Symfonieorkest Continuo est l'orchestre des anciens élèves et du personnel de l'Ugent. Il coexiste avec l'Orchestre symphonique universitaire de Gand (GUSO), composé principalement d'étudiants. Avec un peu plus de dix mille employés, l'Ugent n'est pas seulement le plus grand employeur de la ville, elle entretient également plusieurs orchestres, ainsi qu'une chorale et un orchestre d'harmonie. Les 27 et 28 janvier, ils ont donné un concert rempli de chimie à la Miryzaal de Gand. Le titre « Continuo Breaks Bad » fait référence à la série télévisée « Breaking Bad », dans laquelle un professeur de chimie crée un laboratoire de drogue. La chimie est le liant de la musique et des interprètes. Le compositeur Ward De Jonghe, dont le concerto pour percussions est entendu en créé mondiale, est chimiste. Le chef d'orchestre Kevin Hendrickx est chimiste. Alexander Borodin, dont nous écoutons la deuxième symphonie après l'entracte, a été chimiste bien plus que musicien toute sa vie.
Ils commencent par Mozart, l'ouverture de Don Giovanni. Le chef Hendrickx est un professionnel qui maintient bien ses troupes, mais c'aurait pu être un peu plus piquant et plus rapide. Presque andante au lieu d'allegro, Don Giovanni sonne ici. Comme s'il se contentait de flâner après les femmes, la libido au ralenti. Les cordes sonnent un peu minces dans cette salle de concert, sans la tonalité chaleureuse et ronde d'un orchestre professionnel. Cela n'enlève rien à la dynamique, à la joie de jouer qu'on peut lire sur les visages.
Avez-vous jamais entendu parler du compositeur américain Peter Schickele ? Un plaisantin avec un diplôme de la Juilliard School en poche. Dans eine kleine Nichtmusik, il transforme la célèbre sérénade de Mozart en pastiche, où il tisse des thèmes de Beethoven, Rachmaninov, Chostakovitch, Tchaïkovski ou Liszt. Léger, spirituel, mais aussi diablement habile. L'orchestre monte en puissance.

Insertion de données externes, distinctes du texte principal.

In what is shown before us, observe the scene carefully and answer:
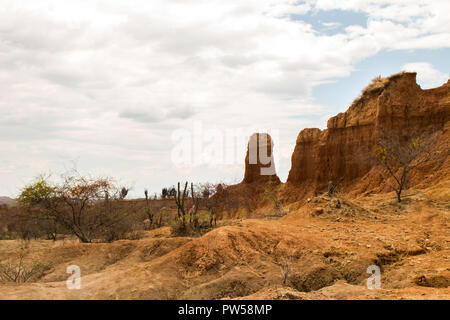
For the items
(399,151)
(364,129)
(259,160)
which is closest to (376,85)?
(364,129)

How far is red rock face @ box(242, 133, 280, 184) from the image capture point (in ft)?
132

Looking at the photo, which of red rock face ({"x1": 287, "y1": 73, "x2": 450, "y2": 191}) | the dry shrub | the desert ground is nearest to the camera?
the desert ground

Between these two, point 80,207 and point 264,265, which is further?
point 80,207

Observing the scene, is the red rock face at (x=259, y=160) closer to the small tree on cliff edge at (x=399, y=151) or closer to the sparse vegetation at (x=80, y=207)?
the small tree on cliff edge at (x=399, y=151)

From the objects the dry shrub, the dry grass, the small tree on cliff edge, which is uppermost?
the dry grass

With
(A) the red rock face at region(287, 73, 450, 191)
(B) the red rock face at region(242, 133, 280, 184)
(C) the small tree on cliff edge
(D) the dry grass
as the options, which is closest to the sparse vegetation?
(C) the small tree on cliff edge

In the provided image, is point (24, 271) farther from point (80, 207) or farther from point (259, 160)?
point (259, 160)

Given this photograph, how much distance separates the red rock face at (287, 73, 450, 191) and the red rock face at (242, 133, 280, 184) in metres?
5.09

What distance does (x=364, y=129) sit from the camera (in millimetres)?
28344

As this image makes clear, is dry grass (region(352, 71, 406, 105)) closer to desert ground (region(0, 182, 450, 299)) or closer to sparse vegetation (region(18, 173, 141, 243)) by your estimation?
desert ground (region(0, 182, 450, 299))

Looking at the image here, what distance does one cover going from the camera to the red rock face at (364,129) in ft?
81.4

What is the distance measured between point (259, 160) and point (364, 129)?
1521cm

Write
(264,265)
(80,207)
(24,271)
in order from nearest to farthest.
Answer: (264,265)
(24,271)
(80,207)

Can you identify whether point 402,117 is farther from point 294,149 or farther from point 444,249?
point 444,249
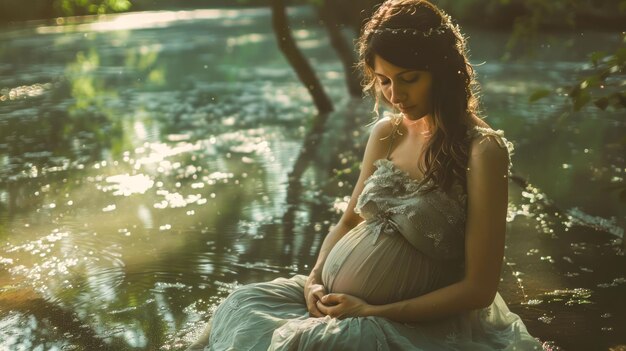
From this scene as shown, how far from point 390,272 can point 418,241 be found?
15 cm

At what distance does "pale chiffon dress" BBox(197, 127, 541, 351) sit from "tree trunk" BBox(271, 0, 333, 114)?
806 cm

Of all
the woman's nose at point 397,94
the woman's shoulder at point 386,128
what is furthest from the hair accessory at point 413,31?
the woman's shoulder at point 386,128

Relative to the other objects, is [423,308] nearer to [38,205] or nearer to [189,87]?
[38,205]

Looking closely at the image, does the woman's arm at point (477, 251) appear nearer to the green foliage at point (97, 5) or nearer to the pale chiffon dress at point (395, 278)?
the pale chiffon dress at point (395, 278)

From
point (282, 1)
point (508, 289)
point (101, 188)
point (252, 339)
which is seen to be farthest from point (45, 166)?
point (252, 339)

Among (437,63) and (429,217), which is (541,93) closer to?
(437,63)

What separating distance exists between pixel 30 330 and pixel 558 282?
9.49 feet

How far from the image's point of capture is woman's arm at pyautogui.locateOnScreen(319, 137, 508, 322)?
9.05 ft

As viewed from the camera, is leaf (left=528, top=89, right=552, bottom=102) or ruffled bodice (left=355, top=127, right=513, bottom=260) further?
leaf (left=528, top=89, right=552, bottom=102)

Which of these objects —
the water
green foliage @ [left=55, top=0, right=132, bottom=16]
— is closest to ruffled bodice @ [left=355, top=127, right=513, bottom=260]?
the water

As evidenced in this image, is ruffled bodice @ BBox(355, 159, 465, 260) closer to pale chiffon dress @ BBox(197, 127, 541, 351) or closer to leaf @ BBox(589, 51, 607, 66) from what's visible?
pale chiffon dress @ BBox(197, 127, 541, 351)

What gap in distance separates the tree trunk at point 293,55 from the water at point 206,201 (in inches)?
12.4

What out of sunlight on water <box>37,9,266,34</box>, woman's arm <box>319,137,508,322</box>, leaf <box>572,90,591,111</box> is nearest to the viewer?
woman's arm <box>319,137,508,322</box>

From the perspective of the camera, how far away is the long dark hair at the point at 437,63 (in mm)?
2865
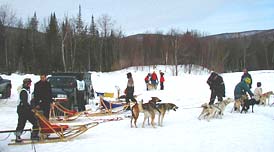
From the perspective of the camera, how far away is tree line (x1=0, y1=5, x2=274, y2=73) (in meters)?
50.9

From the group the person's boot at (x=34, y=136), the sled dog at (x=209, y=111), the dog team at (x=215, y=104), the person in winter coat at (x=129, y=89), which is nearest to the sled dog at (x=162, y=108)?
the dog team at (x=215, y=104)

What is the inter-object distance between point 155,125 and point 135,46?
46.9 meters

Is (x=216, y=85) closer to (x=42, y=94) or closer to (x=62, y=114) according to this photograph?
(x=62, y=114)

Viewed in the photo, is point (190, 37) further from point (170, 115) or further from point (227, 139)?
point (227, 139)

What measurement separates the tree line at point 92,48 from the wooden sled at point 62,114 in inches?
1407

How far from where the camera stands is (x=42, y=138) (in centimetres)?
845

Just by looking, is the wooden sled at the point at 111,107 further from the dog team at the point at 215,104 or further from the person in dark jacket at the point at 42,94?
the person in dark jacket at the point at 42,94

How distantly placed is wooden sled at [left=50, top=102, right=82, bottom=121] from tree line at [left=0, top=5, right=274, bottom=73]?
35.7 metres

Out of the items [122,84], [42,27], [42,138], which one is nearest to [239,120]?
[42,138]

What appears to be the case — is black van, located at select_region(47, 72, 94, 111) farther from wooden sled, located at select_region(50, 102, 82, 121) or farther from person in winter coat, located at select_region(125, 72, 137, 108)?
person in winter coat, located at select_region(125, 72, 137, 108)

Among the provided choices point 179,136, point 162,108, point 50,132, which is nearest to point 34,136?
point 50,132

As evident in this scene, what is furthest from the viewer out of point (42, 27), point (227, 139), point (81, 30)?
point (42, 27)

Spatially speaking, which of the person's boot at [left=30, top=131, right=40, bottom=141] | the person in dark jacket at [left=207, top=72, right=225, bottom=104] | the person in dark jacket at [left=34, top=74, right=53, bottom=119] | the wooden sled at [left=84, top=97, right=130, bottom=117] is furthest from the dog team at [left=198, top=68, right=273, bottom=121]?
the person's boot at [left=30, top=131, right=40, bottom=141]

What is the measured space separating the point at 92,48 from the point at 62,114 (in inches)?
1685
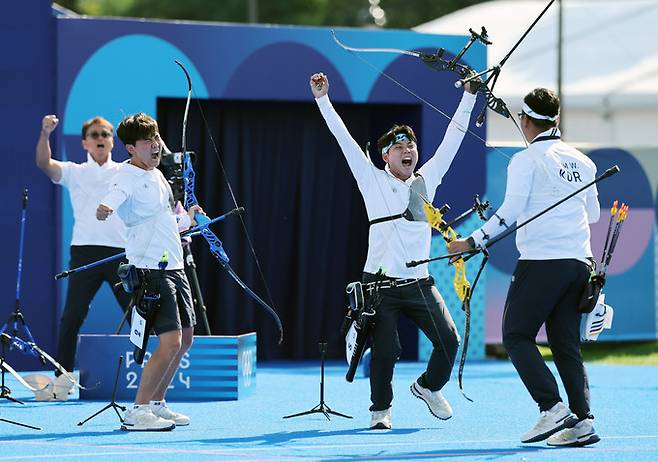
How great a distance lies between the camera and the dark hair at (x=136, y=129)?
7.47 m

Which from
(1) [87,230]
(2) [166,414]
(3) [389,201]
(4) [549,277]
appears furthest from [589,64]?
(4) [549,277]

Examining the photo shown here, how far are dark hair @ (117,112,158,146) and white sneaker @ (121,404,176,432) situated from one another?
4.86 ft

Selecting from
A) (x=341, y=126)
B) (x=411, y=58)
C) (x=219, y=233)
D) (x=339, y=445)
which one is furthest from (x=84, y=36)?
(x=339, y=445)

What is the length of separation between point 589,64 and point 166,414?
17.4 m

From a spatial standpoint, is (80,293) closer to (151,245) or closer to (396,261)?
(151,245)

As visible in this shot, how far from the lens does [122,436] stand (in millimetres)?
7148

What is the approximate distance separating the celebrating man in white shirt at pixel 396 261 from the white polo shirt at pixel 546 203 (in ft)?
2.72

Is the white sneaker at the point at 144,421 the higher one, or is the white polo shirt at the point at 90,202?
the white polo shirt at the point at 90,202

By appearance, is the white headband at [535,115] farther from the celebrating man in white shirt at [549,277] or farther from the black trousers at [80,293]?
the black trousers at [80,293]

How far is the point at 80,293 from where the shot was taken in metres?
9.56

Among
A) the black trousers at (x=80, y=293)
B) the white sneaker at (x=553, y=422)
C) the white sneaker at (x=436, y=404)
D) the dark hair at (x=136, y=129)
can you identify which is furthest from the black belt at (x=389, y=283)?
the black trousers at (x=80, y=293)

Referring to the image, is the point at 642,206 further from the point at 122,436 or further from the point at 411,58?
the point at 122,436

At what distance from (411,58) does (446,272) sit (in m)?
1.97

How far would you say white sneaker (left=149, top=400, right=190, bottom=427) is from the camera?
7.57 meters
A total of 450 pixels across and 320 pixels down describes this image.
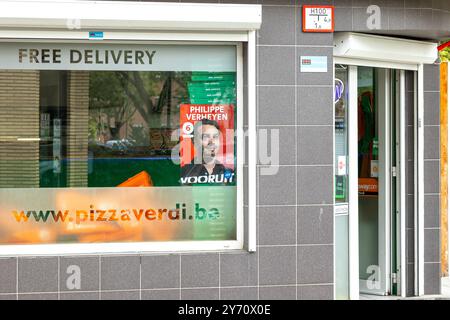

Ward De Jonghe est avant tout, en plus d'être chimiste, un jeune compositeur qui a remporté de nombreux prix et distinctions. En 2020, il a encore été sélectionné pour l'Académie des compositeurs de la SOV. Les concertos pour percussions et orchestre sont rares et je n'en avais jamais entendu un. Se/Fe, il l'a écrit pour son ami percussionniste Wim Pelgrims, avec qui il joue ensemble dans l'ensemble Nemø. Se et Fe font référence à des éléments chimiques, Se signifie sélénium, Fe signifie fer. Comme on a pu aussi l'entendre dans son œuvre orchestrale Ansatz, De Jonghe crée un univers sonore fascinant, une musique statique qui combine des masses sonores avec des techniques de percussion qui tirent le meilleur parti des petits et grands tambours et des timbales disposés devant l'orchestre. Comme un chimiste, De Jonghe recherche des sons diffus inhabituels. Cinquante nuances de bruit. Les percussions dans cette œuvre ne sont pas seulement frappées, mais aussi frottées, grattées et raclées sur la peau. Celui qui pense qu'on ne peut frotter que les cordes avec un archet se trompe. Il laisse les cordes frotter sur la volute et sur le bois de leurs violons. Cela produit le son d'une douce brise. Lorsque nous passons de Se à Fe, du sélénium au fer, Wim Pelgrims frappe comme s'il voulait éveiller des esprits souterrains, forger le fer pendant qu'il est chaud.
Après l'entracte, un peu de romantisme enfin dans la salle de concert. La Deuxième de Borodin est jouée plus souvent. Elle a un caractère slave brut avec lequel les musiciens se débrouillent mieux qu'avec le Mozart toujours délicat. On voit comment le chef les encourage dans les passages sauvages, où nous nous sommes retrouvés dans la Russie profonde et chaleureuse des tsars.
Il y avait de la chimie dans la salle et sur le podium. Avec le concept « Continuo Breaks Bad », l'orchestre a une nouvelle fois fourni un excellent exemple de relations publiques. Pas seulement un programme ordinaire, mais avec Continuo, vous avez toujours un concert avec un concept global, un leitmotiv, pour lequel un beau programme détaillé a également été imprimé. On ne rencontre pas souvent cela dans la salle de concert.